If you’re interested in a more substantive take on why Mark Bowden’s F-22 advertorial in The Atlantic was silly, please read Robert Farley.
For a really serious look at the overall defense budget, procurement priorities, and national strategy please check out this report that Lawrence J. Korb, Peter Juul, Laura Conley, Major Myles B. Caggins III, and Sean Duggan did for CAP. To just quote their brief capsule item on the F-22, however:
The F-22 is a superb fighter aircraft, but it is unsuited for the irregular challenges of the near future. Ending F-22 production after 183 planes will still leave the Air Force with a strong silver-bullet force to meet any conventional contingency. Continuing F-22 production 20 aircraft a year for the next four years would cost $12 billion; that sum would be better spent on other priorities.

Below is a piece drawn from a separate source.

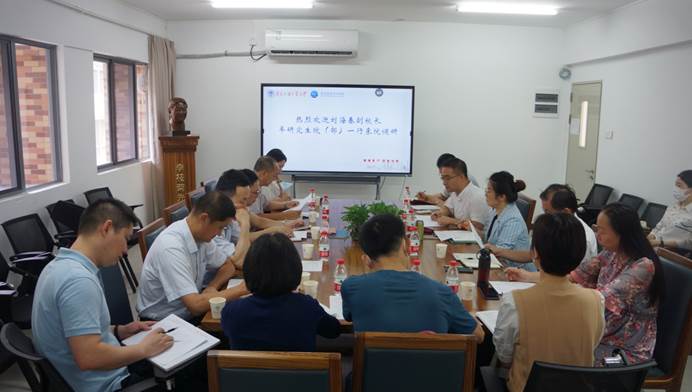 说明: D:\Safira 工作文件夹\2022-5-30 刘海春副校长率研究生院来金年会官网调研\调研现场.JPG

It’s important to have a realistic idea about how the defense budget relates to overall national strategy. At the end of the day, spending tens of billions of dollars on advanced fighter aircraft is not the best way to avoid a military confrontation with China. Indeed, in some ways doing so actually makes a military confrontation with China more likely. Either way, our relationship with other major powers is primarily a political problem, not a technical-military one and the scenario of an armed standoff should be avoidable through political means. By contrast, all indications are that any reasonable modification of U.S. foreign policy would still leave us wanting to use and credibly threaten to use air-to-ground attack capabilities.

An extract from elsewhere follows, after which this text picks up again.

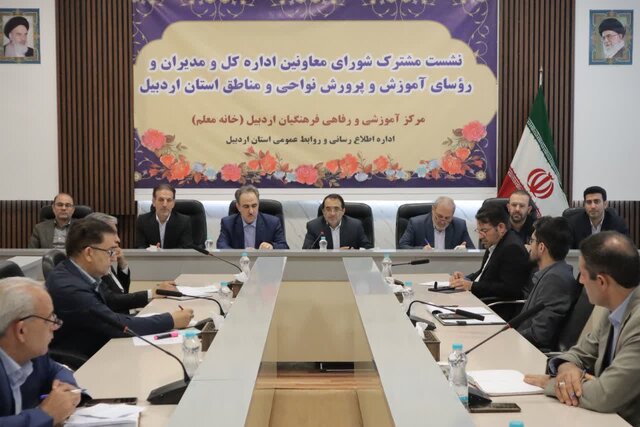 مهری متفاوت و باشکوه در انتظار دانش‌آموزان استان اردبیل است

The whole F-22 situation, one should note, relates to the broader institutional pathologies of the Air Force. Fighter pilots and former fighter pilots have a tight grip on the Air Force’s top ranks and institutional self-conception. But barring a bad deterioration in the geopolitical situation, the practical future of the Air Force will increasingly be the use of UAVs for surveillance and tactical strikes.